More generally, a critically-sampled, analysis multi-band filter bank with $M$ channels ($M=2$ for the DWT) is composed of $M$ filters $H_m$ in parallel, followed by downsampling factors $k_m$, such that $\sum_{m\in\{1\ldots M\}} 1/k_m=1$.

Invertible filter banks require the existence of a perfect synthesis filter bank. It is composed of $M$ filters $G_m$ in parallel, combined onto an output, preceded by the corresponding upsampling factors $k_m$. Input and output thus have the same global number of samples.
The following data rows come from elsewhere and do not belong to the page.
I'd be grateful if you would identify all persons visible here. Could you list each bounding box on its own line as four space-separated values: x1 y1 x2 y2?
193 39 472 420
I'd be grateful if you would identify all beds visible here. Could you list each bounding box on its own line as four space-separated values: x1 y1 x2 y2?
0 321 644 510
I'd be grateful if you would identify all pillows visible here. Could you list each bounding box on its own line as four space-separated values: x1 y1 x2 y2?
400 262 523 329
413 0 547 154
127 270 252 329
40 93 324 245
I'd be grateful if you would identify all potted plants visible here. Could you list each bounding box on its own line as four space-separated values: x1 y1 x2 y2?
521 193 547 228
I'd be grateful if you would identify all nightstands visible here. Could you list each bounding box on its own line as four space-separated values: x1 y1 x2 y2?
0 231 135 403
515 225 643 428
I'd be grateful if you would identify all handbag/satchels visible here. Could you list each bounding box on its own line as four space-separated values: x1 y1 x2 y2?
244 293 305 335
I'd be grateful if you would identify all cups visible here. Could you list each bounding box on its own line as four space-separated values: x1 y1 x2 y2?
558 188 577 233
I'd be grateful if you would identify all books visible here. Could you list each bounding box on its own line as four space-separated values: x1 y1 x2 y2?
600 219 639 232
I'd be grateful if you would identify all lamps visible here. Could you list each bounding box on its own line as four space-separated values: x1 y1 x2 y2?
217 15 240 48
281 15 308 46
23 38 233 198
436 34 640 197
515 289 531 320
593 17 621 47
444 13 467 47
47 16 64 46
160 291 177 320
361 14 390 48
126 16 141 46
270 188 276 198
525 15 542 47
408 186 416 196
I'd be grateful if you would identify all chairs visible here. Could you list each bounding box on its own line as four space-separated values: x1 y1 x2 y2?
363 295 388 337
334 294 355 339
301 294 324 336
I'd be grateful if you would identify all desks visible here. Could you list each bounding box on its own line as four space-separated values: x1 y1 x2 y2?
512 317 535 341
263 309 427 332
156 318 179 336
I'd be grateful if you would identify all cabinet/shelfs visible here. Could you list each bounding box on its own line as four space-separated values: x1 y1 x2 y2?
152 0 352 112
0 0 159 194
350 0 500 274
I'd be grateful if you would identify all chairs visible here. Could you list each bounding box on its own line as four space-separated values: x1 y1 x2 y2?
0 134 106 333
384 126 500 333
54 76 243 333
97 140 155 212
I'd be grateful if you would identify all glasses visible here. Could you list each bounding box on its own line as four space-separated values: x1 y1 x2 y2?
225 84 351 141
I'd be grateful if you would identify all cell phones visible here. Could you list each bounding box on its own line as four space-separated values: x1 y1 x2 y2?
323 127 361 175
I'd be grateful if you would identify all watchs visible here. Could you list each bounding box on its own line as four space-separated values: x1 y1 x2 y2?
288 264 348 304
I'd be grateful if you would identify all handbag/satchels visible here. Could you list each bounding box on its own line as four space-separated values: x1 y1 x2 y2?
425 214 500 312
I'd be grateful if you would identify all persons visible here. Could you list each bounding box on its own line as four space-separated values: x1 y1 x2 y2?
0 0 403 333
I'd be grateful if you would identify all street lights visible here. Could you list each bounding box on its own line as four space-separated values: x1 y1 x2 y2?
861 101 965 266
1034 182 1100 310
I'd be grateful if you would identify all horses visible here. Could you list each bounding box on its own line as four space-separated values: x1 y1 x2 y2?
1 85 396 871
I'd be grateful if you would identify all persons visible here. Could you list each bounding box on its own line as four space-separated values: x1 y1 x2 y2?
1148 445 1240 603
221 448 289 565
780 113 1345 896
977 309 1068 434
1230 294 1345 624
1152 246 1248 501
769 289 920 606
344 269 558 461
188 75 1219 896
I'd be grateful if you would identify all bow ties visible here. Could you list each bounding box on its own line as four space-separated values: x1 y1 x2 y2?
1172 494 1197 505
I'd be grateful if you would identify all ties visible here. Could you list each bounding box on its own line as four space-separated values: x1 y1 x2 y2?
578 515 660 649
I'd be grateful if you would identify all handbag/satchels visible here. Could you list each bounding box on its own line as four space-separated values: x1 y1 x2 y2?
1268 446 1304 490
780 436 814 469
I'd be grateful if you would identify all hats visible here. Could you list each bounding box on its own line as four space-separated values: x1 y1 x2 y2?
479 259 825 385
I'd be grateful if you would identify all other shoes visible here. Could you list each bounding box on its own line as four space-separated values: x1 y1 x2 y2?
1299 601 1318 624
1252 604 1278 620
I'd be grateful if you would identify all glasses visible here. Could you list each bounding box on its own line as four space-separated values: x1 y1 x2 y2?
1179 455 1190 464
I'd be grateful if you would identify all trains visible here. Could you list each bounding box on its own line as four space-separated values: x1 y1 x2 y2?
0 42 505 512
But information is not lost only if certain conditions on the $H_m$ and $G_m$ are met.

Of course, with $M=1$, no subsampling is required (no aliasing), but if $H_1$ is not invertible, you will loose information. Moreover, if $H_1$ is FIR, is inverse is not (except for trivial cases).

The magic of wavelets is that, with $M=2$, there are many pairs of FIR filters such that, even if you downsample their output by $2$ and create aliasing, FIR synthesis filter bank exist. So 2-fold downsampling creates aliasing on both the low-pass and the high pass filter outputs (in fact, the high-pass output is shifted to the lower part of the spectrum). But the synthesis filter bank can cancel this aliasing.

Finally, for some well-chosen analysis and synthesis filters, even if aliasing occur in the middle, it is finally cancelled, Nyquist remains fulfilled.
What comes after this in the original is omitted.